_Passage_.
“The Summer Country” by Lauren Willig refers to the island of Barbados, where it is summer all year long. The story is about three women, and from the beginning it alternates between 1812 and 1854. The story begins in 1854, when Emily Dawson and her cousin Adam travel to Barbados for different reasons. Adam is representing the family business now that his grandfather, Jonathan Fenty, has died, while Emily is traveling to visit Peverills, the sugar cane plantation that her grandfather left her in his will.
Emily and her companions first dine with Mr. Turner, a successful business acquaintance of her late grandfather. They are surprised when they realize he is dark-skinned, and his nephew is a doctor and surgeon educated in London and Edinburgh. Emily is mystified to find out that Peverills is a blackened ruin, completely destroyed by fire during a slave revolt, with fields left fallow since that time. Her brother and his wife Laura, who was Emily’s best friend, and Emily are invited to Beckles, the plantation that borders Peverills.
The story in 1812 begins with another visitor to Barbados from England, this one Charles Davenant, who was born on the island but sent to England for his education. His father has died, and as the eldest, he has returned, albeit unwillingly, to take over the plantation. His younger brother, Robert, is a dissolute young man who resents Charles’ return and his taking control of the plantation.
The stories alternate as Willig carefully weaves a plot much like a spider web, in which all the characters are connected, but the connections may not be obvious, and all is not revealed until the very end. The alternating narrative is executed flawlessly. Not only does Willig provide the place and month and year of each chapter, she seamlessly has the chapters flow together, even though they take place forty years apart.
For example, one chapter ends with, “I’ve been banging on his door for weeks now.” The next chapter, decades in the past, begins, “The banging on the door grew louder.” Willig manages to do this throughout the book, and while at first it’s disconcerting because of flowing language that would seem to keep the same story in the same time period continuing, the reader then realizes that the time and characters have changed. This technique, however, serves to emphasize that Willig is saying that the past and the present often overlap, and what happens in the past can be very pertinent and relevant to our present.

_Records provided_.
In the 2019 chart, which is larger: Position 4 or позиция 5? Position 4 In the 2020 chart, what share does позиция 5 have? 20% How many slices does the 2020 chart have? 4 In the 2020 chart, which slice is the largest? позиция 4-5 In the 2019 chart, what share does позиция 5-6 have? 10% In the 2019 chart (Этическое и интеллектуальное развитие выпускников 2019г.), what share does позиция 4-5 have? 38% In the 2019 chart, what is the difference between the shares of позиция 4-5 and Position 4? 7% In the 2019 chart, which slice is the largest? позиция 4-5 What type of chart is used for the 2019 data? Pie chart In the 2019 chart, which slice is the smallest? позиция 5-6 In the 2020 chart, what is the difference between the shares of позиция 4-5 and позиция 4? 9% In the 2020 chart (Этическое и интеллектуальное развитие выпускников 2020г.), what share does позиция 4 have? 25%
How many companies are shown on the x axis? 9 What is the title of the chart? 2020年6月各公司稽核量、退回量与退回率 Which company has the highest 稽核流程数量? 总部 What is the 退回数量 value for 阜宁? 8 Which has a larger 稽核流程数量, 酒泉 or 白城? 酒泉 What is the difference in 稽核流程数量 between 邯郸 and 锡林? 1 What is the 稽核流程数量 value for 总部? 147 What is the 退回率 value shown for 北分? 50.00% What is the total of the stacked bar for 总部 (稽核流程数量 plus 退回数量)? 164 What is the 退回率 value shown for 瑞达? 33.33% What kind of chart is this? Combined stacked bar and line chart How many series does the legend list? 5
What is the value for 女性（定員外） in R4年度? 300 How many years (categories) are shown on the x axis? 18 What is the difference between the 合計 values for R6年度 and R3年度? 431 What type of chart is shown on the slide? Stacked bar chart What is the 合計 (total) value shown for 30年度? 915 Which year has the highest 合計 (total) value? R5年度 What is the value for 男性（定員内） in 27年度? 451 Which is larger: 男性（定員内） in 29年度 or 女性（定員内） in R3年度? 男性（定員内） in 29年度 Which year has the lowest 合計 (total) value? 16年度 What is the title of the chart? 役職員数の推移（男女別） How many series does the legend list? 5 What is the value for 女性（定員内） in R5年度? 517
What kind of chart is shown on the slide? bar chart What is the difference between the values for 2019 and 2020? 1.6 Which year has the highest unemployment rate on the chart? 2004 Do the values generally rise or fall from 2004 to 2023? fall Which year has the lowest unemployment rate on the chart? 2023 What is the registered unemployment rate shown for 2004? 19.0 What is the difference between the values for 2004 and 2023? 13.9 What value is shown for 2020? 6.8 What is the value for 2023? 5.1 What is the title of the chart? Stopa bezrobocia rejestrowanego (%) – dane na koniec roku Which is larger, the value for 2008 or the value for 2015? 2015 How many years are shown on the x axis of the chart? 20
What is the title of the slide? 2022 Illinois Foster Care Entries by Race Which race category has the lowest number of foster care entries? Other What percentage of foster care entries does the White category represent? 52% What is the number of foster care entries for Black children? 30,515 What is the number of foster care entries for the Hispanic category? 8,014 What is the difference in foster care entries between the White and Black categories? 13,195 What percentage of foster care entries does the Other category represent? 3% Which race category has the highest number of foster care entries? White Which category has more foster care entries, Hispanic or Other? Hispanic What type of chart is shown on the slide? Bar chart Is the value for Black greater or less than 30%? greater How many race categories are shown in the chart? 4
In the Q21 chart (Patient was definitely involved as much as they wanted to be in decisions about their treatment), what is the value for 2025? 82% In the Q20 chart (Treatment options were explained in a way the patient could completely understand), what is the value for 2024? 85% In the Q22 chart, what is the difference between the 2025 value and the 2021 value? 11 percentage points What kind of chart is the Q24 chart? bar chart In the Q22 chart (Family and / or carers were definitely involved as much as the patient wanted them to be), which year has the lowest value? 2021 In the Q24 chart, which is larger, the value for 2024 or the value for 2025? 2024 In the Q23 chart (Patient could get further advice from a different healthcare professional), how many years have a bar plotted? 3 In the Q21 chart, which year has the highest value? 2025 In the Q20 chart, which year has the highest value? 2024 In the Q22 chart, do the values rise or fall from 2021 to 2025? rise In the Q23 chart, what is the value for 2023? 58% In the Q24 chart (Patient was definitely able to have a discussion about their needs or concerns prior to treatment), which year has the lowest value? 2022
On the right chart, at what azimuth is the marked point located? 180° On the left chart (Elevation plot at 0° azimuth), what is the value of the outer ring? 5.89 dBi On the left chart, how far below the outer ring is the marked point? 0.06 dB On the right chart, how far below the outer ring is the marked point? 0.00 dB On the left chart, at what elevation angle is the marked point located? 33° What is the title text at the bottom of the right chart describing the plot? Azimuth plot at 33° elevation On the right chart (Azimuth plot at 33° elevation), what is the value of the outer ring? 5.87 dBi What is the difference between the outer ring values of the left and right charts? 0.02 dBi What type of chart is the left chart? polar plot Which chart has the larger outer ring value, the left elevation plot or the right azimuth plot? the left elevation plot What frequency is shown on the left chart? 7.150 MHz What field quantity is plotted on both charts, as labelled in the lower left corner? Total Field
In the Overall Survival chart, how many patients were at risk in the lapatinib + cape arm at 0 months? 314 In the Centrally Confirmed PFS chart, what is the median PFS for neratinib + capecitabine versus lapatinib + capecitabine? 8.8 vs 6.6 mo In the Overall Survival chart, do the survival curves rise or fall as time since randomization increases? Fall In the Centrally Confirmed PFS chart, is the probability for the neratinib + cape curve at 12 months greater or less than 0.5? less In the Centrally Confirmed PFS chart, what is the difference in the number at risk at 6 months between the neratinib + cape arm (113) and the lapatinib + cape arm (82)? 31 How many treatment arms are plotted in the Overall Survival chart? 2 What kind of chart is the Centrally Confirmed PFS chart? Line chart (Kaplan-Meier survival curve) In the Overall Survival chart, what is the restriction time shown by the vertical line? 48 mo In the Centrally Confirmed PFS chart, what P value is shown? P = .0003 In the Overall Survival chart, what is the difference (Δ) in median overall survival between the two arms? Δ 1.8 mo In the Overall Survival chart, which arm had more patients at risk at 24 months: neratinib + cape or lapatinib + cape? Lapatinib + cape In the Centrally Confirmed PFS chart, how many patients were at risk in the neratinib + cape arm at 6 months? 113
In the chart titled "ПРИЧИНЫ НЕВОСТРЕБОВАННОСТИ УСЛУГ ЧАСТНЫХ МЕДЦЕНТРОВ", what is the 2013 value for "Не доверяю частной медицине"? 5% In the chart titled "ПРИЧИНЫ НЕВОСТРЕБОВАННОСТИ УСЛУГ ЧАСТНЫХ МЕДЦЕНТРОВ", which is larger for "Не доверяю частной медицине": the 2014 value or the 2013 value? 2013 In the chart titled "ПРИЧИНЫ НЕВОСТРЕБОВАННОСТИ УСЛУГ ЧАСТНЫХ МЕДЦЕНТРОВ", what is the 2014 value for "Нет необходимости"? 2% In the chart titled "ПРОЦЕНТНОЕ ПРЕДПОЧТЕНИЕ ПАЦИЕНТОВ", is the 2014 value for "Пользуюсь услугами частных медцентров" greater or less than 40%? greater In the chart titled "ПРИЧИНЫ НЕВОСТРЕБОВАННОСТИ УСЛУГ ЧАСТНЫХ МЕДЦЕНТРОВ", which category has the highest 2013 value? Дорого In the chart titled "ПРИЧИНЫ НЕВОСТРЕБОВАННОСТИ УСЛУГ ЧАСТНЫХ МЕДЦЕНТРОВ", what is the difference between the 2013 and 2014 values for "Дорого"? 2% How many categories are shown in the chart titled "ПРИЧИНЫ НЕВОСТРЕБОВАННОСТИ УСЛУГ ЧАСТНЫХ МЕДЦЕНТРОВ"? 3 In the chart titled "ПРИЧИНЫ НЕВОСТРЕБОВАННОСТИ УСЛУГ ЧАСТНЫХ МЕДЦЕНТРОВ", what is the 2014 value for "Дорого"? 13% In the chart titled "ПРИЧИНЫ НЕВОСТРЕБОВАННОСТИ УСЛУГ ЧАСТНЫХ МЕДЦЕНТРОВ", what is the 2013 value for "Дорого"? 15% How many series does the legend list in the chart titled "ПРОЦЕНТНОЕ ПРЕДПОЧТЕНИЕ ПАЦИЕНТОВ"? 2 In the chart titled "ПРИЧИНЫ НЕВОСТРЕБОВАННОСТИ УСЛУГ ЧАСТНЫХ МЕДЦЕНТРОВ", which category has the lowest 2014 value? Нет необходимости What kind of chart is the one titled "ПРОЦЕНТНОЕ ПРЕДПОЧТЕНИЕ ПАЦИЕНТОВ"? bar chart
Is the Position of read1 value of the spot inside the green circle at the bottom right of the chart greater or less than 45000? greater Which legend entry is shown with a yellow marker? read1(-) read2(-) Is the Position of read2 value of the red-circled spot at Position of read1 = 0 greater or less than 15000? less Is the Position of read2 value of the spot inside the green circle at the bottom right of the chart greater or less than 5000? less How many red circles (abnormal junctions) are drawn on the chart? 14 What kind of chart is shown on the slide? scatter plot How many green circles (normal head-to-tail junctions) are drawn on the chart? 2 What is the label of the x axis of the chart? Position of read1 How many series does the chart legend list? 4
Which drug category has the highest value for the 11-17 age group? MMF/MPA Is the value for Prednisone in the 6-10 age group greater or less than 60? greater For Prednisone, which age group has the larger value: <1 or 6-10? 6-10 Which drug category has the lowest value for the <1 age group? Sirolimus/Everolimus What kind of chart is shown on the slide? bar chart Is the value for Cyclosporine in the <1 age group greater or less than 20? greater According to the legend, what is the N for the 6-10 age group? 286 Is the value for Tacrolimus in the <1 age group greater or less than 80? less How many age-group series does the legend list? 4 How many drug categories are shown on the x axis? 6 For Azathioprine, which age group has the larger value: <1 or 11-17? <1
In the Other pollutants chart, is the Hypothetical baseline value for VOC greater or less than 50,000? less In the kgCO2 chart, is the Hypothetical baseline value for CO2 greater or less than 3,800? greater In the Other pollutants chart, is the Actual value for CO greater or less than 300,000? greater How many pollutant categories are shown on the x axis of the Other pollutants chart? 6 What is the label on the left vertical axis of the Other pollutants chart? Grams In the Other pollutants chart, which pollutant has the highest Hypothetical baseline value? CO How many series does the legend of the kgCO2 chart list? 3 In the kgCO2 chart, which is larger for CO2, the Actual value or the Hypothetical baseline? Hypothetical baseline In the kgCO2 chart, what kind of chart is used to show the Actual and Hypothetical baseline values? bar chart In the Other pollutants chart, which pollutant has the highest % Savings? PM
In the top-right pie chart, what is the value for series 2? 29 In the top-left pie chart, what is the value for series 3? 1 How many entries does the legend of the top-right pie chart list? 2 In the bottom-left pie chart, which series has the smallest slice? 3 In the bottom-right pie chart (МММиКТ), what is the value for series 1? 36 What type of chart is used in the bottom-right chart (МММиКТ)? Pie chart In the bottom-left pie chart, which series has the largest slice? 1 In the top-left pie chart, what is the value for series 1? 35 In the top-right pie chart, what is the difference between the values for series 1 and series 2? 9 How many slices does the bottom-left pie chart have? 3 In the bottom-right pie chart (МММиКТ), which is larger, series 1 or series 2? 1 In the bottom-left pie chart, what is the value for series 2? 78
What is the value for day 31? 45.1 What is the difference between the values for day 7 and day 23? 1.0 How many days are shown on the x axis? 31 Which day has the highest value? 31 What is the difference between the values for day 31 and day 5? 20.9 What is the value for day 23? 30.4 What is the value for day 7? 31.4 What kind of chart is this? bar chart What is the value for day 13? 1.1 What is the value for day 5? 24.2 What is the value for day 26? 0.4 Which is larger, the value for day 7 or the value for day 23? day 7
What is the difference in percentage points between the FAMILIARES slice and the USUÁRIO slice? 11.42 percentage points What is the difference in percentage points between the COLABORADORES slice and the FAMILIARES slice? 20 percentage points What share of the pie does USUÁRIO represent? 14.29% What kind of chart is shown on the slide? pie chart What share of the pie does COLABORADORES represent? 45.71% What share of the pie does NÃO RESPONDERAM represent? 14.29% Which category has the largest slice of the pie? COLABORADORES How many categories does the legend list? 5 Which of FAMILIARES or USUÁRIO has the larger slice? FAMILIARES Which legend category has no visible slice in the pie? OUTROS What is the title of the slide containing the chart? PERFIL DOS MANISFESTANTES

_Exercise_. Write the next part of the review of "The Summer Country," starting after its last sentence. These data have no connection to the text above.

_Answer for this exercise_.
The other main characters are Mary Anne Beckles, the heir to the Beckles plantation, who is bedeviled by an evil uncle, and has a love/hate relationship with her slave and only friend, Jenny. Mary Anne is the only character who appears in both narratives as the story of the Davenant family and the Beckles family and those around them unfolds.
The research is thorough, and we learn about the history of the island and its demanding sugar cane crop. We learn about primitive medical care at that time and how, although slavery was abolished in England, the institution continued in the British holdings like Barbados. The distinctions between classes and races becomes an important part of the story as Emily tries to learn about the history of her family, her mother in particular. There is an incongruity in the dates of her grandfather’s marriage and the birth of her mother that she feels compelled to figure out.
In both time periods, marriages are considered and pushed by those who would join the two plantations. We are presented with the question as to whether a slave can ever truly agree to a relationship with a white person since he or she is not free. Do you need to be free to give consent? Then there are issues of race and those who can pass for white although they are not.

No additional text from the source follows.